Radiation trapping in laser diodes

Abstract

This paper is concerned with the problem of cavity geometries which exhibit anomalously low radiative efficiencies. While the ideas presented apply to any type of cavity, the experiments and discussion refer specifically to the type of cavity of importance in commercial injection lasers, a Fabry-Perot cavity with cleaved end facets and sawed sidewalls. In this study, it is shown that the lowering of the external efficiency is probably associated with the excitation of internally circulating modes, analogous to those found in lasers with four cleaved sides. A dual-cavity diode structure is employed to demonstrate that it is the sidewall loss which controls the excitation of the internally circulating modes. To determine the geometric conditions for internal mode excitation in single and double heterojunction diodes, an extensive study was made of the combination of length, width, and facet reflectivity which lead to efficiency decreases. It is assumed that the internal modes are excited when the distributed sidewall loss for the internal modes is less than the distributed Fabry-Perot end loss for the externally radiated modes.

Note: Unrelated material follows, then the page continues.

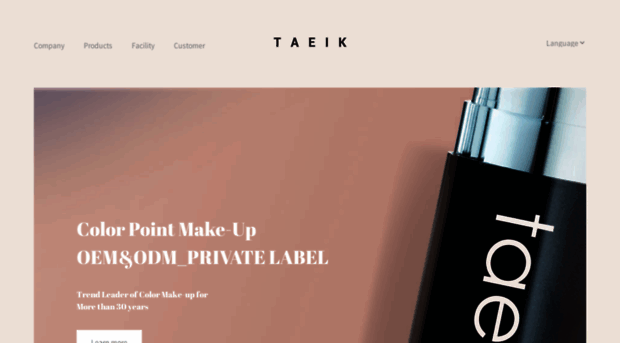 taeik.co.kr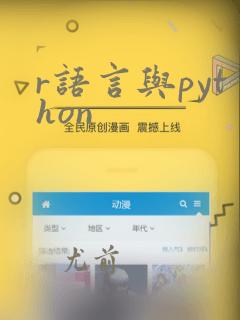r语言与python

The conditions for internal mode excitation and accompanying efficiency decrease are predicted by either assigning an empirically determined attenuation factor to the sawed side or assuming that the loss is associated with diffraction from small mirror segments at the sidewall which have been formed during the sawing operation. These predictions may be used to design Fabry-Perot sawed sidewall injection lasers so as to avoid efficiency loss through the excitation of internal modes.